**IHRE AUFGABEN**
• a. Fassen Sie in der Stellungnahme zur Dienstleistungsrichtlinie den Absatz, der mit „Der Kommissionsentwurf enthielt ursprünglich“ beginnt, kürzer zusammen. Die wesentlichen Fakten sollen dabei erhalten bleiben.
• b. Übertragen Sie aus der Stellungnahme zur Dienstleistungsrichtlinie den Abschnitt von „Der Kommissionsentwurf enthielt“ bis einschließlich „Herkunftslandsprinzip wurde gestrichen!“ wortgetreu.

**ARBEITSTEXT**
═══
Chancen nutzen und Risiken mindern / Dr. Anja Weisgerber (CSU) nimmt Stellung zur Dienstleistungsrichtlinie

Schweinfurt. Anlässlich der Abstimmung über die umstrittene EU-Dienstleistungsrichtlinie am 16. Februar 2006 im Europäischen Parlament in Straßburg erklärt die unterfränkische Europaabgeordnete Dr. Anja Weisgerber:

In der vergangenen Woche habe ich die unterfränkischen Entscheidungsträger und Sozialpartner – darunter Industrie, Handel, Handwerk, Gewerkschaften, Landwirtschaft, Hochschulen, Kommunalvertreter und Mandatsträger – noch einmal umfassend über den Stand der Beratungen so kurz vor der Entscheidung mit einem offenen Brief (siehe Anlage) informiert.

Die anhaltende Kritik an dieser Richtlinie bezieht sich auf den Entwurf der Kommission. Dieser Entwurf ist spätestens seit der Abstimmung des Binnenmarktausschusses im Europäischen Parlament von November 2005 vom Tisch!

Der Kommissionsentwurf enthielt ursprünglich eine Reihe von Bestimmungen, die aus Sicht der CSU und der Sozialpartner bedenklich waren. Diese Bestimmungen wurden durch die Annahme parteiübergreifender Anträge, die die CSU mitinitiiert hat, im zuständigen Binnenmarktausschuss aus der Richtlinie herausgenommen oder maßgeblich entschärft. Den Forderungen von Handwerk, Gewerkschaften und Industrie wurde damit Rechnung getragen:

(1) Das umstrittene Herkunftslandsprinzip wurde gestrichen!
(2) Das gesamte deutsche Arbeits- und Sozialrecht behält weiterhin uneingeschränkt Geltung auch im Dienstleistungssektor. Ein Sozial- oder Ökodumping wird es mit den vom Europäischen Parlament vorgeschlagenen Änderungen daher nicht geben. Dies bedeutet konkret, dass eine lettische Firma ihre lettischen Arbeiternehmer nicht zu lettischen Löhnen, lettischen Arbeitsschutzbestimmungen und zu lettischen Arbeitsbedingungen in Deutschland einsetzen kann, sondern sich an das deutsche Arbeits- und Sozialrecht halten muss.
(3) Bereits bestehende Richtlinien wie die für Handwerk und Bauindustrie so bedeutende Entsenderichtlinie genießen uneingeschränkten Vorrang vor der Dienstleistungsrichtlinie.
(4) Weiterhin wurden sensible Dienstleistungsbereiche wie z. B. der komplette öffentliche Gesundheitssektor aus dem Geltungsbereich der Richtlinie ausgenommen. Der Bereich Leiharbeit/Zeitarbeit soll in der Plenarabstimmung auch noch herausgenommen werden.
═══
**DATENÜBERSICHT**
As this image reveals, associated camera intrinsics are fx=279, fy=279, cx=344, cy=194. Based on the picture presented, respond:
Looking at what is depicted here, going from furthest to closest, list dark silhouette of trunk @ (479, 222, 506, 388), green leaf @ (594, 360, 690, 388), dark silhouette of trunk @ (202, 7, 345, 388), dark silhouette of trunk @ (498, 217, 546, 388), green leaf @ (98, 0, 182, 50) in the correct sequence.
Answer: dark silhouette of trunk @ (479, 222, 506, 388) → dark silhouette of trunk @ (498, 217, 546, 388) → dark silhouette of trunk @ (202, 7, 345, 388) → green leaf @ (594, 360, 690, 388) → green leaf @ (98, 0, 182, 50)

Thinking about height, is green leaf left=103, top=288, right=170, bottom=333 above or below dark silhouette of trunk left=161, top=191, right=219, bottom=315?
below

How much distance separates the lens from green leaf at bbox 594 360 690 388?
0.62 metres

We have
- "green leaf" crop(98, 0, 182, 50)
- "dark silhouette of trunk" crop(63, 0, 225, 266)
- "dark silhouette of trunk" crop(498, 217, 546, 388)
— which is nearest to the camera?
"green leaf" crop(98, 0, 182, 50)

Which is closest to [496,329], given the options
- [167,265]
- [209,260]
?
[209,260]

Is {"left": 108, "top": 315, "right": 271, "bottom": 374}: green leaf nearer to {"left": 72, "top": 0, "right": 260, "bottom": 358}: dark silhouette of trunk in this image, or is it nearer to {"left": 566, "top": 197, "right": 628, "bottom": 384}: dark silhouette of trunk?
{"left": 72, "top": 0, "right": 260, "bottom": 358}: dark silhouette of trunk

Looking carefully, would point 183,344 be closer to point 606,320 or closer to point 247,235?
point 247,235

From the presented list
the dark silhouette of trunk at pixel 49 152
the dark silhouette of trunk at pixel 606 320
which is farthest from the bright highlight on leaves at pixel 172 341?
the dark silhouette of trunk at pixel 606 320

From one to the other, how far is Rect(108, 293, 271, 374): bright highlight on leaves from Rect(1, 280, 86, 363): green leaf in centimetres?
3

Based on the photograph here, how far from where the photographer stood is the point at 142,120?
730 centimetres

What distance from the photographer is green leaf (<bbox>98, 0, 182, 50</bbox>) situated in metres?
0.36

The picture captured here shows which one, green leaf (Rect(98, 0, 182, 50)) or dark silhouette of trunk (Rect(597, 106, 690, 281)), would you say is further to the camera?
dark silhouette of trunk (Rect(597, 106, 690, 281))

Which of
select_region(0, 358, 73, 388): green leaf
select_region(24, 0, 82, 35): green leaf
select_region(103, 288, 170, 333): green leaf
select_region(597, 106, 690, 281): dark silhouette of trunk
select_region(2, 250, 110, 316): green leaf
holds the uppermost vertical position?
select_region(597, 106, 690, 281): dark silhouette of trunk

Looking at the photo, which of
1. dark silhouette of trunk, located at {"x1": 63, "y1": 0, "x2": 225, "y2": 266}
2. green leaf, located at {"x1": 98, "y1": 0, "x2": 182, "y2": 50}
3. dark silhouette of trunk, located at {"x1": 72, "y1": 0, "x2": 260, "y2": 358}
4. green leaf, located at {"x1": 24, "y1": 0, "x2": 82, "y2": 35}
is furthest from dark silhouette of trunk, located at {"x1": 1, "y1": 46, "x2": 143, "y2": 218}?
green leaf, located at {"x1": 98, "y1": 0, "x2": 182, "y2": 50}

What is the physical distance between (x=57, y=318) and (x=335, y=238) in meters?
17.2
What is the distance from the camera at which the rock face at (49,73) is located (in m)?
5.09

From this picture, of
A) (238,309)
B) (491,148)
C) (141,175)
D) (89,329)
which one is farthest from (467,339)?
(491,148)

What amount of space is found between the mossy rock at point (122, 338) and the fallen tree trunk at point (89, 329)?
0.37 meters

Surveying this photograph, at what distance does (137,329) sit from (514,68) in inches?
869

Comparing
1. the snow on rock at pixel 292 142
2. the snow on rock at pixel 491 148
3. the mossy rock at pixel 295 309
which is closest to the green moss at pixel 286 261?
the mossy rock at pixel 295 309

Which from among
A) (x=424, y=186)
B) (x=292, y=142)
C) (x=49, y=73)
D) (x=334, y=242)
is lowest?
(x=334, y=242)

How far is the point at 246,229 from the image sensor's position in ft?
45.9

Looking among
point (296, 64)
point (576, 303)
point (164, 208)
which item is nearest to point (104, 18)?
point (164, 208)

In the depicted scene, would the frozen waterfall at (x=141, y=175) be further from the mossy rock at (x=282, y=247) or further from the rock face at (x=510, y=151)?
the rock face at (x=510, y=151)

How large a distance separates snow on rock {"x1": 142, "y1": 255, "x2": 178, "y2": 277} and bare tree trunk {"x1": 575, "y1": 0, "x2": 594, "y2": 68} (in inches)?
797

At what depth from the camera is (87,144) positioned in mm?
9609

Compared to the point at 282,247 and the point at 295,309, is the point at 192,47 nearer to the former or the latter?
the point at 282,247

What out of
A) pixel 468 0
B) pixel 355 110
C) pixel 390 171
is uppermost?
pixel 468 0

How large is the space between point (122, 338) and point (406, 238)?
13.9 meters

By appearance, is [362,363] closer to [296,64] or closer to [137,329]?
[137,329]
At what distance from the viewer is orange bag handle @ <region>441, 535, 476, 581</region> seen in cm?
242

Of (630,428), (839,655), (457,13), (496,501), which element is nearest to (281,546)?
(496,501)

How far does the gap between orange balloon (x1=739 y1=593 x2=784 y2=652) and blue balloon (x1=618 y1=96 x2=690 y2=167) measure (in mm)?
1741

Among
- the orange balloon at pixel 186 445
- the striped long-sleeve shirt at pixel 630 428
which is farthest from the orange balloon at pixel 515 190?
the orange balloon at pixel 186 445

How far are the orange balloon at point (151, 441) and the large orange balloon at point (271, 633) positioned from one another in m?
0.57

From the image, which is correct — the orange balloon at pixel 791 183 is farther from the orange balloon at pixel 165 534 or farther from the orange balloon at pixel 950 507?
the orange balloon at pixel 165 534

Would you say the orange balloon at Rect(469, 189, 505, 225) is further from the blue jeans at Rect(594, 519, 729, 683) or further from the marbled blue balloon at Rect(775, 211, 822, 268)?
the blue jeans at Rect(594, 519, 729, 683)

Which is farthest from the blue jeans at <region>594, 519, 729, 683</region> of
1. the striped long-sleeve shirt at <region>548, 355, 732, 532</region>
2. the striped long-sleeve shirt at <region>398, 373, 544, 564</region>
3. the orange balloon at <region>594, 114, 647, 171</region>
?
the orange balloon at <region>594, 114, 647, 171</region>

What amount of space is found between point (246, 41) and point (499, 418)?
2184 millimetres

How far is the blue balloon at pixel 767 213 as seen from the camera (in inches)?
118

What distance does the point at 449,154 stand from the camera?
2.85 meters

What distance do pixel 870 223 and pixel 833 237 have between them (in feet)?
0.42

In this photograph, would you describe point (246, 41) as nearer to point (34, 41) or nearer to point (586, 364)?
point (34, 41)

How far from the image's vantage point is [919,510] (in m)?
═══
**ANTWORTEN**
• a. Der ursprüngliche Kommissionsentwurf enthielt Bestimmungen, die CSU und Sozialpartner für bedenklich hielten. Im Binnenmarktausschuss wurden diese durch parteiübergreifende, von der CSU mitinitiierte Anträge gestrichen oder deutlich entschärft. Damit wurde den Forderungen von Handwerk, Gewerkschaften und Industrie entsprochen.

• b.
Der Kommissionsentwurf enthielt ursprünglich eine Reihe von Bestimmungen, die aus Sicht der CSU und der Sozialpartner bedenklich waren. Diese Bestimmungen wurden durch die Annahme parteiübergreifender Anträge, die die CSU mitinitiiert hat, im zuständigen Binnenmarktausschuss aus der Richtlinie herausgenommen oder maßgeblich entschärft. Den Forderungen von Handwerk, Gewerkschaften und Industrie wurde damit Rechnung getragen:

(1) Das umstrittene Herkunftslandsprinzip wurde gestrichen!